Some training providers simply send out mock phishing emails to the workforce without letting them know of the training campaign, employees can perceive this in the wrong way, creating an “us vs them” attitude, meaning that employees misconceive the motivations for the training believing that they are been tested and scrutinised behind their backs. This misconception can create a long-term division between employees and the organisation, resulting in trust and communication issues.

Our CEO, Melanie Oldham, advises that simulated phishing campaigns should be applied in a transparent manner so management and employees are on the same wavelength. Prior to the training, employees should be walked through the process, highlighting how the approach will benefit all involved. Communication creates trust, therefore by pointing out to employees that the campaign is designed to educate them on the dangers of phishing, rather than punishing them, this builds the trust relationship amongst each and every employee.

As well as clear communication, Melanie encourages using gamification techniques in a simulated phishing campaign so that employees have the chance to earn rewards, this will provide them with a greater incentive to apply themselves to the training.

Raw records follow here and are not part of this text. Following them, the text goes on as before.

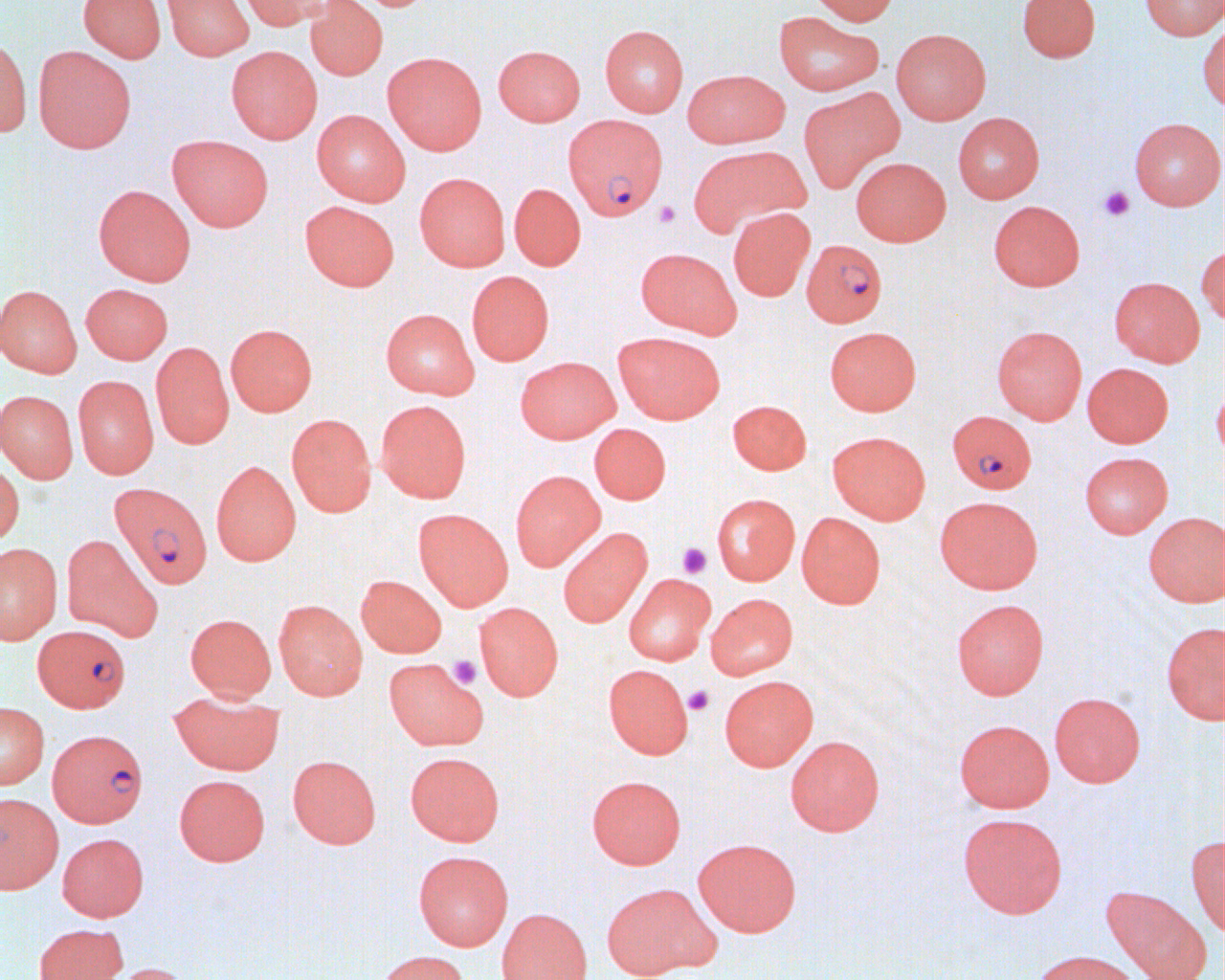
Summary:
  - Coordinate format: approximate bounding boxes as (x1,y1)-(x2,y2) corner pairs in pixels
  - Uninfected red blood cell locations: (78,0)-(166,63), (162,0)-(254,61), (237,0)-(331,30), (305,0)-(388,80), (808,0)-(900,25), (1017,0)-(1100,62), (1139,0)-(1225,40), (774,11)-(885,96), (1198,19)-(1225,112), (600,24)-(688,117), (891,29)-(991,124), (0,33)-(32,138), (493,44)-(585,126), (33,46)-(137,153), (226,46)-(323,144), (382,51)-(487,155), (682,69)-(789,148), (799,87)-(905,192), (311,110)-(410,206), (953,112)-(1044,203), (1129,117)-(1224,210), (167,134)-(274,231), (689,145)-(810,236), (851,157)-(951,246), (414,172)-(510,271), (509,183)-(586,271), (93,184)-(196,286), (300,200)-(400,291), (988,200)-(1085,291), (728,207)-(815,301), (1197,244)-(1224,327), (636,247)-(741,338), (466,270)-(554,366), (1109,277)-(1205,367), (81,283)-(173,364), (0,285)-(82,378), (380,309)-(479,399), (225,323)-(317,416), (825,326)-(921,415), (992,326)-(1087,424), (613,332)-(725,424), (151,342)-(234,449), (515,356)-(620,443), (1082,363)-(1174,448), (73,376)-(159,479), (1212,380)-(1225,465), (0,390)-(78,483), (375,399)-(472,503), (727,399)-(811,474), (286,413)-(376,517), (589,423)-(671,504), (827,431)-(930,524), (1079,451)-(1173,538), (211,460)-(301,566), (0,461)-(24,547), (509,470)-(605,571), (711,493)-(799,585), (934,496)-(1043,594), (413,508)-(513,610), (797,512)-(885,609), (1143,512)-(1225,607), (558,527)-(652,627), (61,534)-(163,642), (0,543)-(62,644), (624,573)-(715,665), (356,575)-(447,657), (705,593)-(798,680), (952,598)-(1049,699), (273,600)-(367,699), (474,602)-(563,701), (185,613)-(276,701), (1161,621)-(1225,724), (383,657)-(488,751), (603,664)-(693,759), (719,675)-(818,771), (169,690)-(283,774), (1049,692)-(1145,787), (0,702)-(49,789), (953,718)-(1054,813), (785,735)-(884,835), (405,752)-(505,846), (288,754)-(381,848), (174,774)-(269,866), (586,775)-(686,869), (0,793)-(63,893), (958,812)-(1067,918), (57,832)-(148,921), (1186,835)-(1225,938), (693,838)-(801,936), (413,850)-(513,950), (601,883)-(715,979), (1100,885)-(1211,980), (496,908)-(591,980), (34,923)-(128,980), (1029,949)-(1143,980), (374,950)-(470,980), (103,962)-(194,980)
  - Plasmodium falciparum-infected red blood cell locations: (566,115)-(671,221), (801,239)-(887,327), (947,410)-(1037,494), (110,482)-(215,589), (32,625)-(130,712), (47,729)-(148,827)
  - Platelet locations: (1098,186)-(1135,221), (654,200)-(680,228), (677,543)-(711,578), (448,655)-(481,688), (683,685)-(714,715)
  - Slide-level diagnosis: Plasmodium falciparum
  - Magnification: 1000x
  - Field of view: single
  - Modality: optical microscopy
  - Preparation: thin blood film
  - Image size: 1225×980 pixels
Assess this cell for malaria.
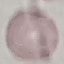

Uninfected.

preparation = thin blood smear
image type = automatically extracted cell patch, resized to 64 × 64 pixels
capture = smartphone through the microscope eyepiece
stain = Giemsa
Report the malaria status of this cell.
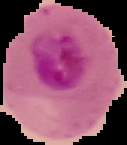
Parasitized.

Initial simulated phishing emails enable you to identify any weak points within your human firewall, by which those who fall victim to the original phishing emails are redirected to a phishing eLearning module. The training allows for users to understand how phishing emails are sent, the objective and goals of phishing emails, and how best to avoid being caught out by them.

Our OSPA award-winning phishing simulation service, referred to as ‘Think Before You Click’ uses the same process. After using the service, some organisations experienced a reduction of click rates for phishing emails by over 60%, considerably reducing the vulnerability of sensitive data within the organisations. ‘Think Before You Click’ has received positive feedback from both the organisations and its end users. For one client, 22,370 staff completed the animated learning module, which received an approval rate of 80% (with 52% of staff giving an approval score of 100%) despite it not being mandatory. This demonstrates that this approach is beneficial, educational and positive for both the organisation and the employee.

Phishing employees in a controlled environment carry a multitude of benefits. The campaigns reveal vulnerabilities, where training resources should be dedicated and ensures that employees are equipped with the information for dealing with internal and external threats. Your workforce is the human firewall protecting your organisation and testing it for weaknesses and helping to build strong and secure foundations is an essential part of ensuring that security is airtight.

You must ask yourself: would they rather an employee be caught out by a controlled training exercise, or fall hook, line, and sinker for a real phishing scam?